## Provided text

....

Proposed Revised Standards of Conduct
The State Court Administrative Office (SCAO) has therefore proposed a revised version of the Standards of Conduct for Mediators that not only provides the kind of detailed guidance found in the Model Standards, but also covers all types of mediations, including domestic relations, general civil, and probate. I wrote about highlights of these proposed Standards in my blog in November 2011. SCAO posted the Standards for comment this past winter, and convened the Standards Committee again last month to address the comments received. A modified revision will be forthcoming shortly.
Meanwhile, I have had the privilege of training Michigan mediators in these proposed Standards, and have received a wide range of reactions to them. Mediators with a varied practice are generally relieved to have only one set of Standards to consult. Some appreciate the specific reminders in this lengthier version—e.g., that fee arrangements should be in writing, that a mediator should withdraw from illegal agreements, that both the parties and the mediator should determine who participates in the mediation.
Complaints about the proposed Standards
But others have expressed concern about these new Standards. Will these more specific provisions give parties more grounds for grievances against their mediator? Is it too much for a mediator to try to remember? Do they set the bar too high? If no one was complaining about mediator behavior, why mess with success? Did we really need new Standards of conduct? One mediator told me sadly that these proposed Standards will take away her joy in mediating, because now she’ll be worried at every turn that she might be violating one of the innumerable provisions. Another commented that, if he had learned all these Standards when he first got trained to mediate, he would never mediate, out of fear.
A lawyer-mediator complained to me that it’s in the nature of committees to complicate the simple, and to elaborate on the concise. He sees the current Standards more like the Constitution—a concise, pithy document–, and the proposed Standards more like regulations that number into the thousands, anticipating problems no one has. “Regulations should not overwhelm the mediation process and reduce it to the IRS code, beset with minefields,” he said.
My response to the complaints
Parties rarely sue, or even complain about, their mediator—and even if they did, I don’t think that’s a good reason to reject more thorough standards of conduct. The absence of complaints about mediators doesn’t mean that mediators can stagnate; we should always strive to improve our practice. I see the proposed Standards as a much more helpful tool for mediators, both outside of and during a mediation, than the current Standards, which never seem to answer my particular question regarding ethical obligations. I don’t think the proposed Standards set a higher bar than the current Standards—at least, not too much higher. I think they provide better explanations of what that bar is, and how to attain it. But the bottom line is that I’m not objective. I helped draft these Standards, so there’s definitely some pride of authorship. I’m sort of a “geek” about Standards; they give me comfort – I love knowing that better minds than mine have carefully thought about potential problems and how to avoid or navigate through them.
What do you think? Are Michigan mediators better off with ten pages of ethical standards, or two?

....

## Given request 1
Write out the passage on the proposed mediator standards from "Proposed Revised Standards" to "be forthcoming shortly.", copying it word for word.

Rows from a dataset
....

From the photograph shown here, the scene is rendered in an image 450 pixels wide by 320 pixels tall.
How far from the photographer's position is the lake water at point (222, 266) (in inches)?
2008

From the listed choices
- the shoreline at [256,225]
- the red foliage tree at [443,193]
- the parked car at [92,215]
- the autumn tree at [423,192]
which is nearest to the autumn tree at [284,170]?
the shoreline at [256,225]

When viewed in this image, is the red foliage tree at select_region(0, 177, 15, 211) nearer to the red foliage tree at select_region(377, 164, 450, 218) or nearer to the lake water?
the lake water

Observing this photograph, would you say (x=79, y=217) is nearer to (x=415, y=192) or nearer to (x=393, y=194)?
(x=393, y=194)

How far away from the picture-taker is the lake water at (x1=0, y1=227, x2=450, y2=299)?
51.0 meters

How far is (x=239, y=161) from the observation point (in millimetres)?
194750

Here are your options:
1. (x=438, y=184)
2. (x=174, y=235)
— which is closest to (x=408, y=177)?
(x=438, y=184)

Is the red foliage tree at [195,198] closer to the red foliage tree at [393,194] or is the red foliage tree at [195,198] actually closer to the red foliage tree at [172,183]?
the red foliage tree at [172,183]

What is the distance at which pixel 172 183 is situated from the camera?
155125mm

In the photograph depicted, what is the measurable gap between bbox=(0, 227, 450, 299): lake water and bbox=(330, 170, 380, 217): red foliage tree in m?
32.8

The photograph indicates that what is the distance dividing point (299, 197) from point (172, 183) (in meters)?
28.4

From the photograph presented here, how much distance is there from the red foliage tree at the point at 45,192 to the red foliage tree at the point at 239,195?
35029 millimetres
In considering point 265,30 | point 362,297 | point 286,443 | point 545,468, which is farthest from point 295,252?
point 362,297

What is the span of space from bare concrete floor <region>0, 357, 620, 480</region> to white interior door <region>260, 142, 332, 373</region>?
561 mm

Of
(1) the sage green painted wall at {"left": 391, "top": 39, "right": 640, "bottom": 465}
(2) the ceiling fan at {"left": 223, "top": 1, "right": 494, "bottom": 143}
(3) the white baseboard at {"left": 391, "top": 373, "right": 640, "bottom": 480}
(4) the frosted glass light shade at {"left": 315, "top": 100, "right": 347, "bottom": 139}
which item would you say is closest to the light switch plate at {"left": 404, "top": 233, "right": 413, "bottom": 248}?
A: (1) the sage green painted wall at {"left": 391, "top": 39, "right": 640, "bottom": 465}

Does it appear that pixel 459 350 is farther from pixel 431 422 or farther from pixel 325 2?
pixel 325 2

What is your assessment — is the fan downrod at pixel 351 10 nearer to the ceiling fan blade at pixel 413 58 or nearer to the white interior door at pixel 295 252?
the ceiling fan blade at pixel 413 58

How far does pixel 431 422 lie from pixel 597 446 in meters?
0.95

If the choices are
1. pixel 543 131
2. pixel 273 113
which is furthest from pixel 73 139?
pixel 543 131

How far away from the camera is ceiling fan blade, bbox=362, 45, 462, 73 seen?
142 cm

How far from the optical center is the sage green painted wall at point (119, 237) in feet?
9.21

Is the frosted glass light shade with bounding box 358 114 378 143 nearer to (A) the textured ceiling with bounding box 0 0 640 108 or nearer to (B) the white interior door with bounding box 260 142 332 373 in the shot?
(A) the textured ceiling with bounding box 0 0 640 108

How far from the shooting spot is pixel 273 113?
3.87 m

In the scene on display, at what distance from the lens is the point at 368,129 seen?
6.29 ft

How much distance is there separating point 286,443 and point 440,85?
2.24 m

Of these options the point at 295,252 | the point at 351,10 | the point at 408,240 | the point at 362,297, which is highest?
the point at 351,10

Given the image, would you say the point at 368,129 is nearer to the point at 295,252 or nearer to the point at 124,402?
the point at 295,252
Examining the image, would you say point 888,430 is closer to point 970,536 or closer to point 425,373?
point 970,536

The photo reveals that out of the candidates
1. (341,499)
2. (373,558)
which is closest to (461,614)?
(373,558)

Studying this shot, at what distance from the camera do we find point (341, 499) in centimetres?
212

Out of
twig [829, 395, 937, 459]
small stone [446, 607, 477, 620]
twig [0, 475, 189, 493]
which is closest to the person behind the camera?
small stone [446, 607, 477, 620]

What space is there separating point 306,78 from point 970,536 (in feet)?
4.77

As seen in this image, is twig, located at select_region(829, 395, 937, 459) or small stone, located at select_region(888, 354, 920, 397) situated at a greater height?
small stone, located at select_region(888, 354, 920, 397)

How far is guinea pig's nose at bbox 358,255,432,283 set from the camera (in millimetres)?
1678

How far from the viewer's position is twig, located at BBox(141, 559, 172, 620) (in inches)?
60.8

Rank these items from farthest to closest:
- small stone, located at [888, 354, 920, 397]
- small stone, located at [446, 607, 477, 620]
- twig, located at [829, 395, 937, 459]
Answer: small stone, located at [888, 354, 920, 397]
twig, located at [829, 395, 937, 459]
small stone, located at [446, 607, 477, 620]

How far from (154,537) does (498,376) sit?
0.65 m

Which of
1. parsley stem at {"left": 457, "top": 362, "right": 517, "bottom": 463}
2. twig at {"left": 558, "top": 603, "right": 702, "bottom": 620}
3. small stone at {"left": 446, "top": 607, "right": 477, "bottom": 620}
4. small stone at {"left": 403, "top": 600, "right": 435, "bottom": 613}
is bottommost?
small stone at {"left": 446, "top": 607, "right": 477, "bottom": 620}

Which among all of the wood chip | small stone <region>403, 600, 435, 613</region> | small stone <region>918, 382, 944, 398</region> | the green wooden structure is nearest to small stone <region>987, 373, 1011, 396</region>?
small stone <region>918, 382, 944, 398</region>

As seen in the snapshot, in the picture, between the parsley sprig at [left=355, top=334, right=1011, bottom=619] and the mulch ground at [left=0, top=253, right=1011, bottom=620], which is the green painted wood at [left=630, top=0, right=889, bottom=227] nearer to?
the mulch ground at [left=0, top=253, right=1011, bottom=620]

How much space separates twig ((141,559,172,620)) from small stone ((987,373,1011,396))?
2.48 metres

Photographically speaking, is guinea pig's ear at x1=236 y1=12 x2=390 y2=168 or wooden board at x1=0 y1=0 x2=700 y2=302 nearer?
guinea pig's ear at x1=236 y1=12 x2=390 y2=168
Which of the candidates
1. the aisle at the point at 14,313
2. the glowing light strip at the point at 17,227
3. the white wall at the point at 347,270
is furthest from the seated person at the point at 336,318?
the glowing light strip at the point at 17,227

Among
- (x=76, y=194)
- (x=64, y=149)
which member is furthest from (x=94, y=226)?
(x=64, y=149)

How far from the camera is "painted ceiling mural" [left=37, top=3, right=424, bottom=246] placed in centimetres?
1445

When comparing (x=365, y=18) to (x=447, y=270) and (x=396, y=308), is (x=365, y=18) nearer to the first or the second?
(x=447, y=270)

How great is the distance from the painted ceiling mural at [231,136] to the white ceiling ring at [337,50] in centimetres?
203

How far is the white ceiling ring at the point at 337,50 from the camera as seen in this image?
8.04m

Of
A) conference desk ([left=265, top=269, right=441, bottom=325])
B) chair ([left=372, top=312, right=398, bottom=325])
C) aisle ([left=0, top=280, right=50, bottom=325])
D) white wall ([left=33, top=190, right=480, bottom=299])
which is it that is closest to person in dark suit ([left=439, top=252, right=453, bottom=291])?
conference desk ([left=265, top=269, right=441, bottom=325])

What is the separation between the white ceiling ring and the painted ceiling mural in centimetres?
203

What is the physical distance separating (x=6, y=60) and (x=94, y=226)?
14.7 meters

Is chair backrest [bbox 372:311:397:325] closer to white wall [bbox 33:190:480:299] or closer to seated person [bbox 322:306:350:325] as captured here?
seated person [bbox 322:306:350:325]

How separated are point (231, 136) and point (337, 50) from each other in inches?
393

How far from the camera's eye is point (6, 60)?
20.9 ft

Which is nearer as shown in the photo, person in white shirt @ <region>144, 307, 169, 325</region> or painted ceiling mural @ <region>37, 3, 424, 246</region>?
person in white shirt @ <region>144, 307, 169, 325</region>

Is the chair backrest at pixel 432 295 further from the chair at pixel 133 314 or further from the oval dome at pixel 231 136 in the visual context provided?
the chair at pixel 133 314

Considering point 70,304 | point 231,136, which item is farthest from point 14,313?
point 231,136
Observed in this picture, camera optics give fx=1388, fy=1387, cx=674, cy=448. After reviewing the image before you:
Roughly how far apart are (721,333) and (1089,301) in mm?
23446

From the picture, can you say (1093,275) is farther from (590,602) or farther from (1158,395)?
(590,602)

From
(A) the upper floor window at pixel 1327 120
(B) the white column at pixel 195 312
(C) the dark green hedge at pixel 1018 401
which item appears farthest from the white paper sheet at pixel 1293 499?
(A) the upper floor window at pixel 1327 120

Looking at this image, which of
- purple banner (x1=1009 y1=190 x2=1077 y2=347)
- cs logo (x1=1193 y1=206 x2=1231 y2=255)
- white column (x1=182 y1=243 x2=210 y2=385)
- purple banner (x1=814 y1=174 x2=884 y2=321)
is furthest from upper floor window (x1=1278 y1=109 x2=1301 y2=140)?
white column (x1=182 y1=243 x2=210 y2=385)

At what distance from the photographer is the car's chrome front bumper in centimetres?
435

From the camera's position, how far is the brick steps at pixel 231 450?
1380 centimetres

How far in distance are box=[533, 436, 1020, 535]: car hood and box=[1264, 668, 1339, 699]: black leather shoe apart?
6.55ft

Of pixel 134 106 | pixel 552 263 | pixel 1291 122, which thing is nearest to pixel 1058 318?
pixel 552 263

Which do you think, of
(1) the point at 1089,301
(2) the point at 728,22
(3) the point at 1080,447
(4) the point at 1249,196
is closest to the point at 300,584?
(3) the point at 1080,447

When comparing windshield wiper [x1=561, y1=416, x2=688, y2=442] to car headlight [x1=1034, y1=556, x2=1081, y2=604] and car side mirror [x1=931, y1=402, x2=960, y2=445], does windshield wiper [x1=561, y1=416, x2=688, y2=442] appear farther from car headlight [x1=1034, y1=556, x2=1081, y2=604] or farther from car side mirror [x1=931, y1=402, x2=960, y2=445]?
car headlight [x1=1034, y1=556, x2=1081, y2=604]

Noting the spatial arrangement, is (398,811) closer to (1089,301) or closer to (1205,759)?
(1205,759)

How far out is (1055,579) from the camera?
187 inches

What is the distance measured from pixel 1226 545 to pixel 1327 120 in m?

....

## Given request 2
Repeat the rows from the line with "When comparing windshield" through the last line of the rows, keeping every line identical to the original.

## Task output 1
Proposed Revised Standards of Conduct
The State Court Administrative Office (SCAO) has therefore proposed a revised version of the Standards of Conduct for Mediators that not only provides the kind of detailed guidance found in the Model Standards, but also covers all types of mediations, including domestic relations, general civil, and probate. I wrote about highlights of these proposed Standards in my blog in November 2011. SCAO posted the Standards for comment this past winter, and convened the Standards Committee again last month to address the comments received. A modified revision will be forthcoming shortly.

## Task output 2
When comparing windshield wiper [x1=561, y1=416, x2=688, y2=442] to car headlight [x1=1034, y1=556, x2=1081, y2=604] and car side mirror [x1=931, y1=402, x2=960, y2=445], does windshield wiper [x1=561, y1=416, x2=688, y2=442] appear farther from car headlight [x1=1034, y1=556, x2=1081, y2=604] or farther from car side mirror [x1=931, y1=402, x2=960, y2=445]?
car headlight [x1=1034, y1=556, x2=1081, y2=604]

Noting the spatial arrangement, is (398,811) closer to (1089,301) or closer to (1205,759)?
(1205,759)

How far out is (1055,579) from the camera?
187 inches

What is the distance measured from pixel 1226 545 to pixel 1327 120 in m?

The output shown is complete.